Dentro de ella, había un buey que la ver a los viajeros, se puso de pie en señal de respeto y bien venida y más allá había otro que dormía plácidamente.
José metió el asno al establo para que comiera pasto que aunque húmedo le serviría de alimento y encendió fuego para abrigarse y abrigar a María.
Ella se tendió en la paja que había en un rincón más protegido del viento y José la abrigó con su manto; todo era oscuridad y silencio, sólo el fuego hacía ruido con su chisporroteo y alumbraba débilmente, el resto era penumbra y frío.
Pasaron largas y angustiosas horas.
De pronto y poco a poco ese portal oscuro y silencioso se llenó de Gloria y de Alegría.
María resplandeció y se iluminó toda con una luz divina y un éxtasis la invadió por completo.
Cada rincón se había convertido en un pedazo del cielo, era el momento que el mundo entero se arrodillaría ante Dios y su Señor, el más sublime de la historia.
El prodigio se aproximaba: era Jesús que ya venía, era Jesús que nacía y que viviría para siempre entre nosotros.
¡En ese momento la luz invadió la humanidad!
La luna dejó penetrar un rayo por una rendija para estar presente en tan grandioso milagro y las estrellas brillaron en el cielo con su mejor resplandor; la cueva se inundó de querubines y serafines que corrían de un alado a otro cantando “GLORIA A DIOS, GLORIA A DIOS”.
Las humildes hormigas que dormían en los rincones parecían luciérnagas encendidas y las sucias telarañas hacían brillar sus hilos de todos colores para alabar a dios.
Un perfume suave se sintió en la maloliente cueva y pareció que un jardín de flores derramaba su aroma: en ese momento, el desierto floreció.
El asno, pobre animal, el más humilde de todos los animales, quedó paralizado al ver aquel prodigio: “este no es un niño cualquiera” pensó; “sus ojos parecen atraer con su mirada y su sonrisa se asemeja a la sonrisa de Dios; agachó sus grandes orejas, dobló sus patas delanteras y se inclinó en señal de adoración.

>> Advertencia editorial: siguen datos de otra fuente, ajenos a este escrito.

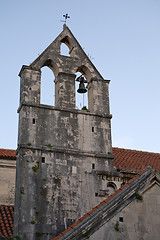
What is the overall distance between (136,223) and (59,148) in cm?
585

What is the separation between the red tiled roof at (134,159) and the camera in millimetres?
17656

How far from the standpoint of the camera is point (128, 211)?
10.1m

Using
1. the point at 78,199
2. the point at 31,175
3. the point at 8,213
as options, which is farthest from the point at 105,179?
the point at 8,213

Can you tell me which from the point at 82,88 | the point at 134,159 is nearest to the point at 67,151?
the point at 82,88

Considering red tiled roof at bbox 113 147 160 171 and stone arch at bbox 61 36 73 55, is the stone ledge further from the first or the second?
stone arch at bbox 61 36 73 55

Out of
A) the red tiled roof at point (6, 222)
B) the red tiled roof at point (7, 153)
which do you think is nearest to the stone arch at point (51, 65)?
the red tiled roof at point (6, 222)

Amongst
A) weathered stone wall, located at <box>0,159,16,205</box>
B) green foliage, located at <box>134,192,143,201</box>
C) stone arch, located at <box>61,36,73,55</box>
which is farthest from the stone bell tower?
weathered stone wall, located at <box>0,159,16,205</box>

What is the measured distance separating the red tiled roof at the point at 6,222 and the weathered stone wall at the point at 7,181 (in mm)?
3728

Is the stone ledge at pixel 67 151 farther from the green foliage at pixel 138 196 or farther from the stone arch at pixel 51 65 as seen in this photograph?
the green foliage at pixel 138 196

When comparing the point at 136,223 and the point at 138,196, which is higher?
the point at 138,196

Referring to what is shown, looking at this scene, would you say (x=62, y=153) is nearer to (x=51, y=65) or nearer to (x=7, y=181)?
(x=51, y=65)

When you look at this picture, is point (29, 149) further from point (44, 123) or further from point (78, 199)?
point (78, 199)

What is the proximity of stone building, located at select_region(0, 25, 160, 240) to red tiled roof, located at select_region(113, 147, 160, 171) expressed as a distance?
0.10m

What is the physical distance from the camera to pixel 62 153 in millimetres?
15352
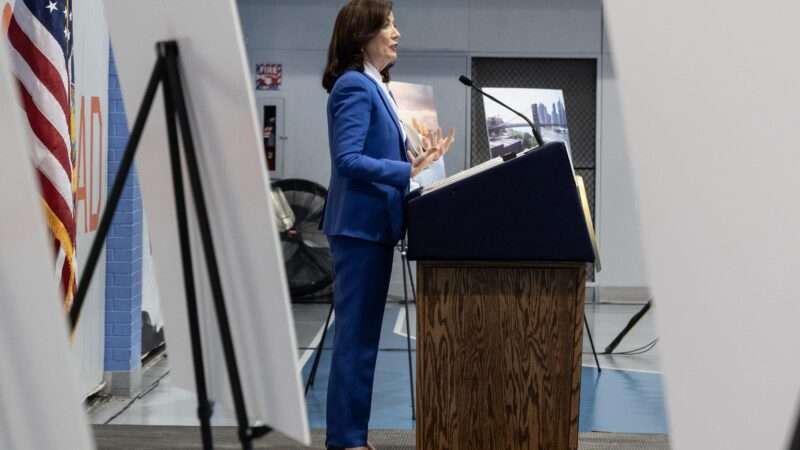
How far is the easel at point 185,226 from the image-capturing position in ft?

”María tomó al Niño en sus brazos y lo acarició tiernamente, lo envolvió en pañales y lo abrigó.
José casi no se atrevía a tocarlo, era el Hijo de María, pero también era su Dios; lo recostó en el pesebre y así el pequeño Dios, Hijo del Altísimo durmió su primer sueño entre los hombres.
Había empezado el Misterio de la Salvación.
Reflexión: ¿Me doy cuenta que el hijo de Dios se hizo hombre por amor a mí?.
5º Oración Final para Todo los Días del Mes.
6º Canto de Despedida a la Santísima Virgen María.